Вылезаю из ванны, нога едет по скользкому кафелю, падаю со всей дури на пятую точку. Имеем жопу с наливающимся синяком, в ссадинах от крошева глиняного наполнителя для кошачьего лотка. Пару сантиметров левее - и копчику бы хана, со всеми вытекающими. Так начинается июль.

У фокса Баси течка. На озеро водим на поводке, собак в этом аппендиксе деревни нет, в основном, дачники, к тому же местные из дальник "бараков" выпускают своих сильно позже, с сумерками. Возвращаемся назад вдвоем ( А. остается потестировать свежеприобретенный псевдо -скутер) и, разумеется, нарываемся на пару псов, хз откуда припершихся к озеру . Прыгаем в палисадник к знакомой дачнице, я судорожно закрываю калитку, оттаскиваю фоксу, ору на собак, оцениваю высоту штакетника и паникую. Псы мирные, один отходит и лениво падает в пыль, второй - молодой и бойкий - радостно виляет хвостом, принюхивается, подходит поближе, начинает капать слюной и, очевидно, собирается жениться. Обычно недружелюбная к чужим животным Бася рвется из рук навстречу , я очень громко матерюсь, из дома выходит хозяйка с внучкой, оценивает ситуацию и начинает уговоривать пса покинуть территорию (агащастолькослюниподберу). Скоро появляется муж, разгоняет собак, мы прыжками несемся в сторону дома, закрываю калитку, через пять минут приходит А., через десять - неудачливый жених. Снова ору и ругаюсь, боюсь, что останется здесь до утра и вообще на весь период течки, подроет где-нибудь забор и тд. Муж снова прогоняет пса, я запираю Басю в доме, патрулирую территорию, периодически выглядывая на дорогу. На этом все, вроде бы, и заканчиватся, собак этих вижу еще пару раз, но уже далеко, выдыхай, бобер, выдыхай.

Просыпаюсь, тащусь в сад умываться, смотрю на градусник (+32), вздыхаю, иду в избу предупредить бабушку мужа (89 лет), что сегодня плановая помывка. С озера возвращается А. с фоксой, задаю корма последовательно ему, ей и бабушке, ем на ходу сама. Собираю посуду, тащу в сад мыть, несу назад. Посылаю мужа за крыжовником. смородиной и яблоками, ставлю кострюлю с мясом на бульон для борща. Мою и перебираю собранные ягоды, ставлю на огонь будущий компот . Веду бабушку в баню, мою, оставляю вытираться, возвращаюсь в избу, меняю постель, закладываю в стиралку, веду бабушку назад. Мою, чищу, режу, пассирую овощи для борща, в кухне уже с трудом выносимая духота. Снимаю готовый компот, ставлю тушиться кабачки. Вытаскиваю белье, развешиваю, делаю вторую закладку. Муж отпиливает упавшие на куст сирени рябиновые и березовые ветки, вместе таскаем деревья за забор, убираю мусор, заодно перетаскиваю гору кирпичей, надоевших маячить перд глазами, в более подходящее место. Снимаю высохшее белье, складываю, убираю (повторить позже). Тащу в сад очередную порцию посуды после готовки, мою, несу обратно. Отправляю на вечернее купание мужа с собакой, кормлю ужином бабушку. Муж возвращается со сметаной и творогом от молочницы, леплю и жарю сырники. попутно хлебая борщ. Снова посудный цикл, муж в это время поливает огород и уже в сумерках делает в мангале угли для стейка на ужин. Сажусь в шезлонг передохнуть, тут же ору и хлопаю себя по руке, вытаскиваю жало, несусь к холодной воде, пью зиртек, мажусь фенистилом, но все это как мертвому припарки. Рука с внутренней стороны отекает, краснеет, пару дней жжется, потом десять дней чешется. Так проходят одни рядовые дачные сутки. Так продолжается июль.

▬▬▬

Письменное задание 1: Определите, соответствуют ли тексту о дачном июле следующие утверждения: (a) градусник показывал +32; (b) сырники жарит муж; (c) фокса Басю водят на озеро без поводка. Для каждого утверждения ответьте «да» или «нет» и приведите точную цитату из текста, на которой основан ответ.
Письменное задание 2: Приведите продолжение текста о дачном июле, начав его сразу после предложения «Так продолжается июль».
Строки ниже являются самостоятельным материалом и к тексту о дачном июле не относятся.

Приведённые строки:

▬▬▬

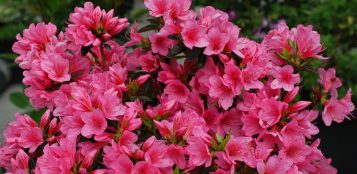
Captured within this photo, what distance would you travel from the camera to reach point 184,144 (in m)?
1.13

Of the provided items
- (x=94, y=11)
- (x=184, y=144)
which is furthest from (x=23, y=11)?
(x=184, y=144)

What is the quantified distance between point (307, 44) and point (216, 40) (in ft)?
0.74

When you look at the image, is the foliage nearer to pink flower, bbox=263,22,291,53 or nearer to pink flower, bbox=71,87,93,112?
pink flower, bbox=263,22,291,53

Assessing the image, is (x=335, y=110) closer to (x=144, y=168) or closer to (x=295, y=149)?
(x=295, y=149)

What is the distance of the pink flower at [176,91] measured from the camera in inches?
49.4

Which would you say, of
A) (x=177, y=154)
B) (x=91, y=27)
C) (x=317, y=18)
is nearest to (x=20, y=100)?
(x=317, y=18)

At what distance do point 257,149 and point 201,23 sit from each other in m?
0.31

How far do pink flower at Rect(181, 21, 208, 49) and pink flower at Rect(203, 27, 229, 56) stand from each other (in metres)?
0.01

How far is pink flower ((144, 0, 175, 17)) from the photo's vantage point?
4.17 feet

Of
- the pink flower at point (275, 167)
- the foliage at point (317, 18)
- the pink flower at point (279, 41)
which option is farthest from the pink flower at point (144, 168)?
the foliage at point (317, 18)

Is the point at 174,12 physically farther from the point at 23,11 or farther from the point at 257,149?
the point at 23,11

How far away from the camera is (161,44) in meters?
1.28

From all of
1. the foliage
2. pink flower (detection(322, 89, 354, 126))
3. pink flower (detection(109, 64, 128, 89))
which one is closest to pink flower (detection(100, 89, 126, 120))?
pink flower (detection(109, 64, 128, 89))

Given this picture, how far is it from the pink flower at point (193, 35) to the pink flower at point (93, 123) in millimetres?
242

▬▬▬

Ответ к заданию 1:
(a) Да: «смотрю на градусник (+32)».
(b) Нет: «леплю и жарю сырники».
(c) Нет: «На озеро водим на поводке».

Ответ к заданию 2:
В отличие от Москвы, в деревеньке пару раз случается приличный дождь, с громом , молниями и всемирным потопом. Однажды он застает А. прямо в озере, тот возвращается домой радостный и дважды мокрый, хорошо, что без фоксы. Бася боится грозы адово, до дрожи и писанья, задолго чует грохот, прячется в избе за печкой под гладильной доской, не выходит ни на какие блага и ништяки и осторожно появляется только сильно после последнего раската.
Огромный урожай яблок, второй год подряд. То же и с помидорами, и кабачки давно складываются в углу терраски, как поленья. Целый месяц не сходит малина, в конце уже подсушенная. подвяленная и невозможно сладкая. Крыжовник осыпается. А. таскает с реки плотву и окуней, чистит, потрошит и жарит на решетке, печем в углях картошку, макаем ее в соленую смесь мелко рубленного укропа с петрушкой и чесноком, залитую пахучим маслом и жадно чавкаем уже в темноте, под пение цикад и комариные писки. Хорошо!

Муж - объелся груш, переменяя руку, опускает мне на кисть чуть ниже большого пальца вторую половину раскаленной решетки со стейком внутри. Ору, держу под водой, прыскаю пантенолом. Кожа слезает шкуркой, кривой шрам сантиметров пять, след теперь, разумеется, навсегда.
Так заканчивается июль.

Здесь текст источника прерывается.